Let’s make this more personal. Not only did the Lord Jesus create the universe, he also created you and me. Psalm 139:14 says that we were “fearfully and wonderfully made.” We owe every part of our physical existence to the Lord Jesus Christ. As one simple example, consider the intricacies of your own blood. Leviticus 17:11 declares that “the life of the flesh is in the blood.”

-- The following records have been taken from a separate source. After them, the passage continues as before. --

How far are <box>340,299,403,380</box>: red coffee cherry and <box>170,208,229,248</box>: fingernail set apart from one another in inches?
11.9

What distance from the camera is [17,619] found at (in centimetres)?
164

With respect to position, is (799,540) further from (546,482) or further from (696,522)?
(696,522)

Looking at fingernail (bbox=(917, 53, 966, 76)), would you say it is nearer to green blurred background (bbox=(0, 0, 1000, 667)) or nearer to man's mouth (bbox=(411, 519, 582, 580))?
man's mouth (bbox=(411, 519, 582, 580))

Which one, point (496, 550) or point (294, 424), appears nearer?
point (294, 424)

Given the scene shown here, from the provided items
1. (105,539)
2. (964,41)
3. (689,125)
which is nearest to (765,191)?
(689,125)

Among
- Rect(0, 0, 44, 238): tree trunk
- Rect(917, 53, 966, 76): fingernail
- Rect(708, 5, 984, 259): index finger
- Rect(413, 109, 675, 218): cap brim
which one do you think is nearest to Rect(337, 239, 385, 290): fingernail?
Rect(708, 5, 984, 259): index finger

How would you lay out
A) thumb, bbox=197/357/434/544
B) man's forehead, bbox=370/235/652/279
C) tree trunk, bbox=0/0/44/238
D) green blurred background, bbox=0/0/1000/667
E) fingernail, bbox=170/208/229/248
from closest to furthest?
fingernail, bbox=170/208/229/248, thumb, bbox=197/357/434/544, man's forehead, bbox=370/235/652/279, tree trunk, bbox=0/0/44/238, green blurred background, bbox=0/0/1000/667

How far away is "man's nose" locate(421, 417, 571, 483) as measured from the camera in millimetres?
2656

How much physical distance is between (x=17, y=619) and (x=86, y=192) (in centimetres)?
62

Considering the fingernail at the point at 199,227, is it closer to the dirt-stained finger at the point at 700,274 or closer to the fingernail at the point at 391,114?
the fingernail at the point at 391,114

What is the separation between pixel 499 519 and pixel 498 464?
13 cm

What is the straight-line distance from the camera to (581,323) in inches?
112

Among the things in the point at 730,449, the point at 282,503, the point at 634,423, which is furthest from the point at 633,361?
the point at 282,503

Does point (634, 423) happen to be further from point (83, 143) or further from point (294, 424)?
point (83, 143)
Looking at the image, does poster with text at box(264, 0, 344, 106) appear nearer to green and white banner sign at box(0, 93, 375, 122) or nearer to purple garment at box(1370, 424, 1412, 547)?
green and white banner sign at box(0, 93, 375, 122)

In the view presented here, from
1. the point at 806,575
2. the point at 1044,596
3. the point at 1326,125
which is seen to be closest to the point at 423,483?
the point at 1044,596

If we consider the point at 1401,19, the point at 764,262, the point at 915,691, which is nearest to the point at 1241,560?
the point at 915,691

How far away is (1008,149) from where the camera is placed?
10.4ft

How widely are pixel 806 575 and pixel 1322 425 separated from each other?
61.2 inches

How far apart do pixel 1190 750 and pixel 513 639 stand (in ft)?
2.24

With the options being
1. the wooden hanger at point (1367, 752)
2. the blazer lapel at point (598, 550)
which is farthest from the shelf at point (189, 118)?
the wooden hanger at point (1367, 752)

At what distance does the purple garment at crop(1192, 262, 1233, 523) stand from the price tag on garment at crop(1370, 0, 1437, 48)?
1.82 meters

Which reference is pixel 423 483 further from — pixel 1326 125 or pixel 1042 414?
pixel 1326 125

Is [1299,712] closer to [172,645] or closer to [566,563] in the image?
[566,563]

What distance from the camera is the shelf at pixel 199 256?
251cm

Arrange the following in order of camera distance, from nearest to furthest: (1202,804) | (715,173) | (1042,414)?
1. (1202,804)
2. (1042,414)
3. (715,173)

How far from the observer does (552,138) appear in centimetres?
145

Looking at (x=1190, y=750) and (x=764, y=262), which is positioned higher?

Here is a statement made 3500 years ago that scientists now tell us is 100% accurate. Blood is truly the fluid of life. Your blood is made up of cells and plasma. As the blood flows through the heart, it is pumped through arteries, veins and capillaries to every part of your body. The blood delivers oxygen and nutrients and removes waste products. Adults have about 5.3 quarts of blood-almost a gallon and a half. A little over half is plasma, which contains electrolytes, nutrients and vitamins, carbohydrates, cholesterol, hormones, clotting factors, and proteins such as albumin and immunoglobulins which are really antibodies that fight infection. The cellular portion contains red blood cells (carry oxygen from the lungs), white blood cells (fight infection), platelets (help clot the blood so you don’t bleed to death). Plasma (the liquid portion of the blood) is 90% water, yet the 10% of material dissolved in it is absolutely crucial for proper bodily function. These various elements are pumped by the body as directed by the brain to the places where they are needed most. Plasma also contains substances called electrolytes, such as sodium, potassium, chloride, bicarbonate, calcium and magnesium. These vital chemicals help in such things as fluid balance, nerve conduction, muscle contraction, and blood clotting. At the same time the plasma removes waste and sends it to the kidneys and to the lungs. All during this never-ending process, there is pressure from the heart that sends the blood outward and there is pressure inside the vessels produced by proteins in the blood that keep the blood level constant and the pressure rightly adjusted. When you take medication, it is the blood that rushes it along to the place where it is needed.

The blood flows into the right side of the heart and then goes to the lungs where it deposits carbon dioxide and picks up oxygen. From there the blood goes back to the left side of the heart and then out to the various parts of the body. The average adult heart beats 72 times per minute. In the course of one day the heart beats over 100,000 times. In one year the heart beats almost 38 million times, and by the time you are 70 years old it has beat 2.5 billion times! An average heart pumps 1.3 gallons per minute. In other words it pumps 1,900 gallons per day, almost 700,000 gallons per year, or 48 million gallons by the time someone is 70 years old. That’s not bad for a ten-ounce pump!

And this just scratches the surface of what the blood does and how it works. And blood is only one part of your body. How can anyone study the complexity of the human body and think that it all happened by chance? It takes more faith to believe that than to believe that your body was divinely created by God

Jesus is the Lord of your blood. He created it just for you. Every drop comes from him and every drop is precious to him.